Data taken from a collection
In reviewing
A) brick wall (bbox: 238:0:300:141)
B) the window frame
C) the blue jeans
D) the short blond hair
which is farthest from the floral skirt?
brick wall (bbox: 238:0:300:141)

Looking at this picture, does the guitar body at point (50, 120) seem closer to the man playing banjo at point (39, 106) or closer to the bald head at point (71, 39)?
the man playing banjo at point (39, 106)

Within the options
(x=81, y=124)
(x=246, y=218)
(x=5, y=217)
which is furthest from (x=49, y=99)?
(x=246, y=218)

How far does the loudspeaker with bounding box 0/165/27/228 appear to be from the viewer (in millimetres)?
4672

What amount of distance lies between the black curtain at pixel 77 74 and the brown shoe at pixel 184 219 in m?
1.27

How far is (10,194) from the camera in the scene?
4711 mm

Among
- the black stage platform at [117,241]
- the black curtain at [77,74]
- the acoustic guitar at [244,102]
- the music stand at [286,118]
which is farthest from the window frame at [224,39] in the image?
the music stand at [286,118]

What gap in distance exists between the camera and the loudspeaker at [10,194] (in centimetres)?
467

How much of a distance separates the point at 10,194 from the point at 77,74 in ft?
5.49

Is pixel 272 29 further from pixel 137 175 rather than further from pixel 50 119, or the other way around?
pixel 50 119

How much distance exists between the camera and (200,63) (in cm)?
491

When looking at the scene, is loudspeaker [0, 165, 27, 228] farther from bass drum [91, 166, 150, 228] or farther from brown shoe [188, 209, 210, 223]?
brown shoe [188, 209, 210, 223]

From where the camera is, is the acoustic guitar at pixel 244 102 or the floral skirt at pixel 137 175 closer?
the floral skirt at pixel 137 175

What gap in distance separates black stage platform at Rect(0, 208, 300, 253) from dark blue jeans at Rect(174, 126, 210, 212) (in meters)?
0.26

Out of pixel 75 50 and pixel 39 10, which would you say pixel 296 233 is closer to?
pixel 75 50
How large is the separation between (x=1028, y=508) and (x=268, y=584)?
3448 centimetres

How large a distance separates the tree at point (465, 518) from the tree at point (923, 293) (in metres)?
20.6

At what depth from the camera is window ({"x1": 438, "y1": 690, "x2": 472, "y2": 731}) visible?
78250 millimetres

Task
Return all of the records above line for line, with no changes to any wording, number or punctuation.

Task output
In reviewing
A) brick wall (bbox: 238:0:300:141)
B) the window frame
C) the blue jeans
D) the short blond hair
which is farthest from the floral skirt?
brick wall (bbox: 238:0:300:141)

Looking at this picture, does the guitar body at point (50, 120) seem closer to the man playing banjo at point (39, 106) or closer to the bald head at point (71, 39)?
the man playing banjo at point (39, 106)

Within the options
(x=81, y=124)
(x=246, y=218)
(x=5, y=217)
which is furthest from (x=49, y=99)?
(x=246, y=218)

How far does the loudspeaker with bounding box 0/165/27/228 appear to be from the viewer (in millimetres)?
4672

What amount of distance lies between the black curtain at pixel 77 74 and the brown shoe at pixel 184 219 in m?
1.27

How far is (10,194) from the camera in the scene?
4711 mm

Among
- the black stage platform at [117,241]
- the black curtain at [77,74]
- the acoustic guitar at [244,102]
- the music stand at [286,118]
which is farthest from the window frame at [224,39] in the image?
the music stand at [286,118]

What gap in distance exists between the camera and the loudspeaker at [10,194] (in centimetres)?
467

How much of a distance separates the point at 10,194 from the point at 77,74 in ft?
5.49

Is pixel 272 29 further from pixel 137 175 rather than further from pixel 50 119, or the other way around?
pixel 50 119

How much distance exists between the camera and (200,63) (in cm)?
491

When looking at the scene, is loudspeaker [0, 165, 27, 228] farther from bass drum [91, 166, 150, 228] or farther from brown shoe [188, 209, 210, 223]?
brown shoe [188, 209, 210, 223]

From where the camera is, is the acoustic guitar at pixel 244 102 or the floral skirt at pixel 137 175 closer?
the floral skirt at pixel 137 175

What gap in distance separates black stage platform at Rect(0, 208, 300, 253) from dark blue jeans at Rect(174, 126, 210, 212) (in meters)?
0.26

Out of pixel 75 50 and pixel 39 10, which would you say pixel 296 233 is closer to?
pixel 75 50
How large is the separation between (x=1028, y=508) and (x=268, y=584)?
3448 centimetres

How large a distance separates the tree at point (465, 518) from the tree at point (923, 293) (in metres)?
20.6

At what depth from the camera is window ({"x1": 438, "y1": 690, "x2": 472, "y2": 731}) visible?
78250 millimetres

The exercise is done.